Il progetto “In cammino” è una ulteriore attenzione al mondo della strada, alla periferia di Papa Francesco, ai piccoli del mondo, ad un est che vive attuali momenti di incertezza e timore, ma tutto ciò non ha mai fermato l’impegno del laicato cattolico italiano, e lo dice proprio Alessandra Lezzi:”Da mesi mi sento parte di questo paese e come associazione e mio impegno personale ho scelto di dedicarmici. Qui ho capito il concetto della periferia esistenziale affermato da Papa Francesco, che ho abbracciato nel maggio scorso facendo a lui dono della maglietta del nostro progetto “Il bene che ti voglio” e traendo da lui quel vigore interiore che mi ha portato a fare scelte non facili, pur essendo io una professionista ed avendo una famiglia. Ma qui ho conosciuto anche Vasile, il piccolo moldavo che lo stesso Papa Francesco ha accolto dopo aver ricevuto una lettera dove lo chiamava “papà”. Si parla sempre di incontri che cambiano la vita ed io ho incontrato due stupende figure diversamente grandi di questo mondo, Papa Francesco e Vasile, che mi ha convinto di dover fare qualcosa per questo paese”.

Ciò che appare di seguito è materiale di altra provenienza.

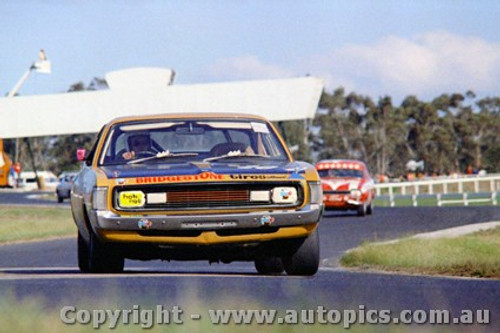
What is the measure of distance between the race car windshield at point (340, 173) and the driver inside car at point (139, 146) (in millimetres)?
23085

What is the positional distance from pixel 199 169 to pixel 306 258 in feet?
4.39

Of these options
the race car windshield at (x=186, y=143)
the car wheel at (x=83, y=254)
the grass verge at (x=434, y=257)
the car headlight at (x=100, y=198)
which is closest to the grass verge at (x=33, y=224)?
the grass verge at (x=434, y=257)

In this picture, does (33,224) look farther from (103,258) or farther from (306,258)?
(306,258)

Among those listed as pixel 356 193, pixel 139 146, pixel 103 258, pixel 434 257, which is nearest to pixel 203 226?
pixel 103 258

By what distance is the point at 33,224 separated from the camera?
118 ft

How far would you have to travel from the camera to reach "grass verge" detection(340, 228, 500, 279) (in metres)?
15.9

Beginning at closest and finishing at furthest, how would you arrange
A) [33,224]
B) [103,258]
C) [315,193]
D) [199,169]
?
[199,169], [315,193], [103,258], [33,224]

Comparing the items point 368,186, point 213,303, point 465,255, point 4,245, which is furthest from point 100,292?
point 368,186

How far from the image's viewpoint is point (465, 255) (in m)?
17.4

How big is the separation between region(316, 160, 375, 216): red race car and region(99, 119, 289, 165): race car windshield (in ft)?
71.4

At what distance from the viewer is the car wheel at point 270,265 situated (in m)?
12.6

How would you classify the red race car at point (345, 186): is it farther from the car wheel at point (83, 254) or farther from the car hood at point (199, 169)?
the car hood at point (199, 169)

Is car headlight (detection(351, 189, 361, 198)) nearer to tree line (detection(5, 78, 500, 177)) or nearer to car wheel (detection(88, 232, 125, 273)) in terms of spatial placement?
car wheel (detection(88, 232, 125, 273))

Anna è la prima ragazza moldava che, lasciando la Casa famiglia per minori, entra nella Casa famiglia “In cammino”, ma il primo periodo lo trascorrerà a Lecce, dove si recherà con Alessandra Lezzi per la formazione professionale, dovendo meglio qualificare il suo mestiere di parrucchiera che svolgerà al rientro in Moldova, dove la Fondazione Regina Pacis la sosterrà nell’inserimento lavorativo. La Fondazione Regina Pacis nel febbraio scorso aveva aperto, sempre a Chisinau, il primo Consultorio familiare ed ora si affaccia sulla società moldava con un ulteriore progetto che nasce dalla volontà di un maggiore impegno accanto a chi soffre. “La Fondazione – ha affermato Ilie Zabica – porta per le strade di questo paese il messaggio della nuova evangelizzazione voluta da Papa Francesco e lo dico da ortodosso, perchè la carità e l’attenzione alla persona umana è il messaggio più bello ed efficace del Vangelo di cui noi uomini dell’est abbiamo tanto bisogno. Sono anche padre di due figli ed a loro voglio dare oltre al benessere i valori del Vangeli, comuni a tutti i cristiani”. All’apertura era presente anche il Vescovo cattolico di Chisinau Monsignor Anton Cosa:”Da tempo chiedo ai miei sacerdoti e laici di fare della strada la loro vita pastorale, per incontrare l’uomo e soprattutto quello sofferente, per questo sono convinto che l’azione pastorale debba trovare la giusta collocazione in queste strutture di accoglienza, che non sono solo luoghi di carità, ma momenti annunzio di una fede che guarda l’uomo come creatura di Dio, che si china sul povero, che dona la speranza”.